- **INFORMATION SHOWN**:
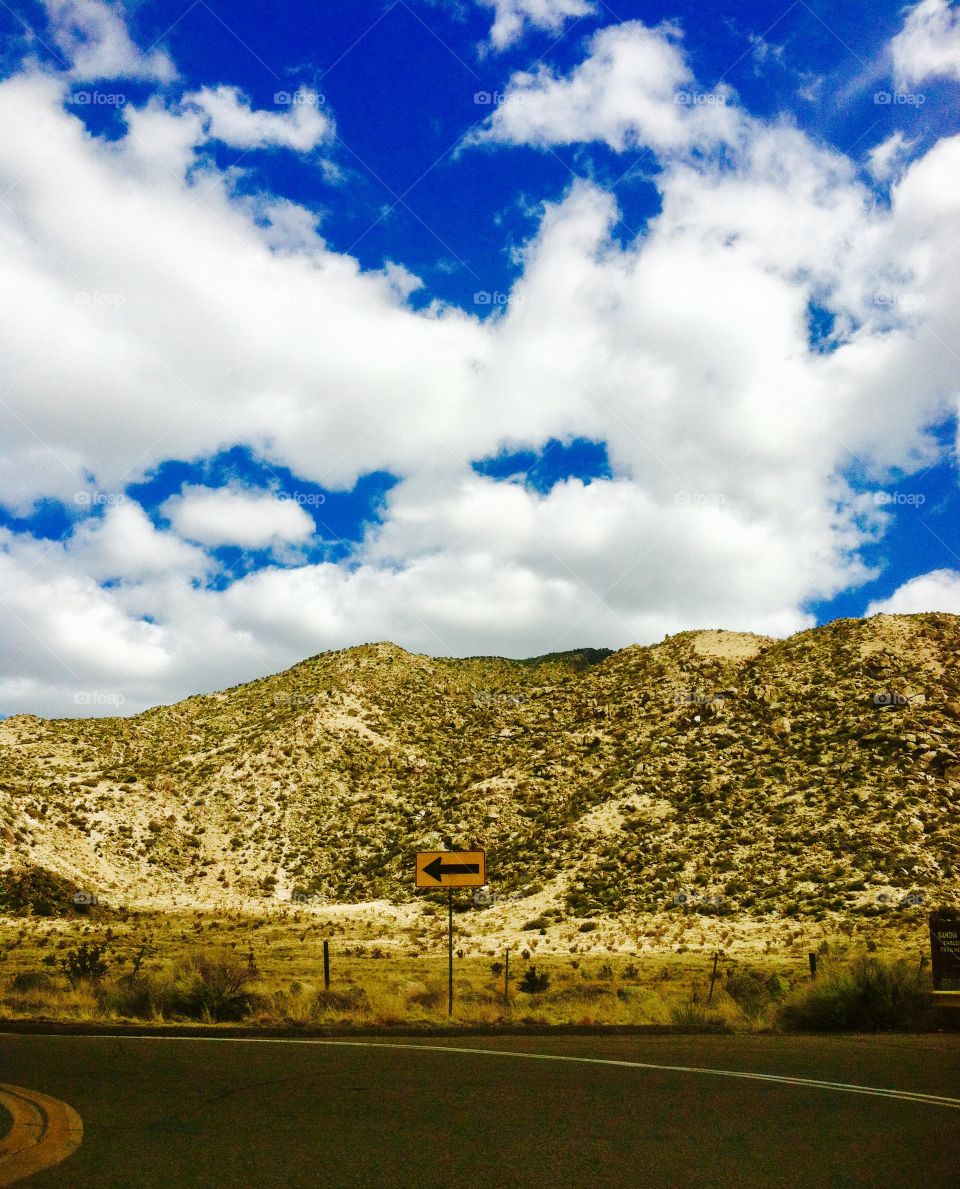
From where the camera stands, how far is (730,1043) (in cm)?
* * *
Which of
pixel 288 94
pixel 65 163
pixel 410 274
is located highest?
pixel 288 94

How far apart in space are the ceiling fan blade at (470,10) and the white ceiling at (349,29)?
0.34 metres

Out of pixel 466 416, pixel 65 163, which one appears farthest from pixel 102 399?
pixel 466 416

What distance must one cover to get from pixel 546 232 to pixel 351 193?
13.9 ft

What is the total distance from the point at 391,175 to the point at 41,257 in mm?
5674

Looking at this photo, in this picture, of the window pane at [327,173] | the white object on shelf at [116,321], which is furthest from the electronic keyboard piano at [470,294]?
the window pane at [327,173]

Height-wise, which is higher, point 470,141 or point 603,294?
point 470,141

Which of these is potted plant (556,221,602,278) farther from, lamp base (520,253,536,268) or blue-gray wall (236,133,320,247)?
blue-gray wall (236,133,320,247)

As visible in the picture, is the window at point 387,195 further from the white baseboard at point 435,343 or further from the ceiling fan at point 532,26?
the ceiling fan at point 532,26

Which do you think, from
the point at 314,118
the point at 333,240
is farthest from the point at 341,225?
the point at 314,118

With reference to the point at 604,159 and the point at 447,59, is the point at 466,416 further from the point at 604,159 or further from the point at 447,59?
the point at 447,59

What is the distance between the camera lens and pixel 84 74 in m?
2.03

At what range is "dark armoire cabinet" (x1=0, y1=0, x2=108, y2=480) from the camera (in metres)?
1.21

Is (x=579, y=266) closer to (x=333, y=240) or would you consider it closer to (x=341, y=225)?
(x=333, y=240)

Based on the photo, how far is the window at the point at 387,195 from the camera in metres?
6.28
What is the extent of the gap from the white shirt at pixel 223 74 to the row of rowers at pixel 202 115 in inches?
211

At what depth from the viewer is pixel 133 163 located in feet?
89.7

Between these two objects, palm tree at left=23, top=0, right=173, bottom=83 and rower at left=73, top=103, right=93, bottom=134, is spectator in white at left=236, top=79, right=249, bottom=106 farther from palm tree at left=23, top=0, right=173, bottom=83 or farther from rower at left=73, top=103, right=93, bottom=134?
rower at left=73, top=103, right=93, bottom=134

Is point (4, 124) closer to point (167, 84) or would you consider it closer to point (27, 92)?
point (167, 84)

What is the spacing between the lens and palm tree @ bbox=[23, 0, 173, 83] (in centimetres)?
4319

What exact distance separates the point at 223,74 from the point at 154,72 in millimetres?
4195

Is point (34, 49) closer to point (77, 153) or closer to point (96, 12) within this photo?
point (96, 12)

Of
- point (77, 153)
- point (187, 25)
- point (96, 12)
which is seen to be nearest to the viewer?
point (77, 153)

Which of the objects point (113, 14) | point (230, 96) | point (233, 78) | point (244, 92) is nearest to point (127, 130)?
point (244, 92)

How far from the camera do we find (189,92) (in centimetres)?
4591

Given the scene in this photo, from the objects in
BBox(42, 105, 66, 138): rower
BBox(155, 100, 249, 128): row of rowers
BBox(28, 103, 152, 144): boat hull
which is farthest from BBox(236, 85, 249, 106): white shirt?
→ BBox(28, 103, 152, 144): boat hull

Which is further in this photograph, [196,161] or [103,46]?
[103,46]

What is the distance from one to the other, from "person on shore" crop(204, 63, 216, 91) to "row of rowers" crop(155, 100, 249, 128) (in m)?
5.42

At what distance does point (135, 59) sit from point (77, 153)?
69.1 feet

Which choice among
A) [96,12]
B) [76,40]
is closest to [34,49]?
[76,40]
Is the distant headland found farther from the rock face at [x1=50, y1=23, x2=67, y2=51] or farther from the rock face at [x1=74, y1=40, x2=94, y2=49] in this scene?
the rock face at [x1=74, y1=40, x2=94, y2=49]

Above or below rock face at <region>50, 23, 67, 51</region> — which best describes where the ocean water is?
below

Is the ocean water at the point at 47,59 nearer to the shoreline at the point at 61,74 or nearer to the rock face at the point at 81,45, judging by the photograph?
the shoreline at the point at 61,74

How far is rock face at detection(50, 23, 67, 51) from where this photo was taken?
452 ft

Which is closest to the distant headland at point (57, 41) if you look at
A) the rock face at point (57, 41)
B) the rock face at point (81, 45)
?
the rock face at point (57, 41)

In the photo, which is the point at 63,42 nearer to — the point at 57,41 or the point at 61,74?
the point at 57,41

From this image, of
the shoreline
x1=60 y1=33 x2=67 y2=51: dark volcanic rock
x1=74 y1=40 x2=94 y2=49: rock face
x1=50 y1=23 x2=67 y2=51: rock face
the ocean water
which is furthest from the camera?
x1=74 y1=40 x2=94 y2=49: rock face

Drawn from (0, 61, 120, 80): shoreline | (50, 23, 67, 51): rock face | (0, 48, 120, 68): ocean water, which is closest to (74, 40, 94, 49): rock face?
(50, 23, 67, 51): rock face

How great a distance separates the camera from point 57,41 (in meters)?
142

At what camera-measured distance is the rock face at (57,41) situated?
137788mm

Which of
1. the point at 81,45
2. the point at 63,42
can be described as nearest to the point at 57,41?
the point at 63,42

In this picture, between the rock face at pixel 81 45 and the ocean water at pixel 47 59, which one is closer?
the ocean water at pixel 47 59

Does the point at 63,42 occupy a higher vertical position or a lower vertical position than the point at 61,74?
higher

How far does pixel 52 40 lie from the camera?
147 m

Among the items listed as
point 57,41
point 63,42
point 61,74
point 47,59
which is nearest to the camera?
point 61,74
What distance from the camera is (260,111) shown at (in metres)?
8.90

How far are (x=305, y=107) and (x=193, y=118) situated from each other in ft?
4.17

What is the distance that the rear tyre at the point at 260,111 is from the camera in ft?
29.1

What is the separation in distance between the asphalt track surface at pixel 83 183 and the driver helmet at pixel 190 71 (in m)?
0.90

- **TASK TO CARRY OUT**: How many lines in the records above contain the word "blue"? Reply with the number alone.

- **TASK RESULT**: 2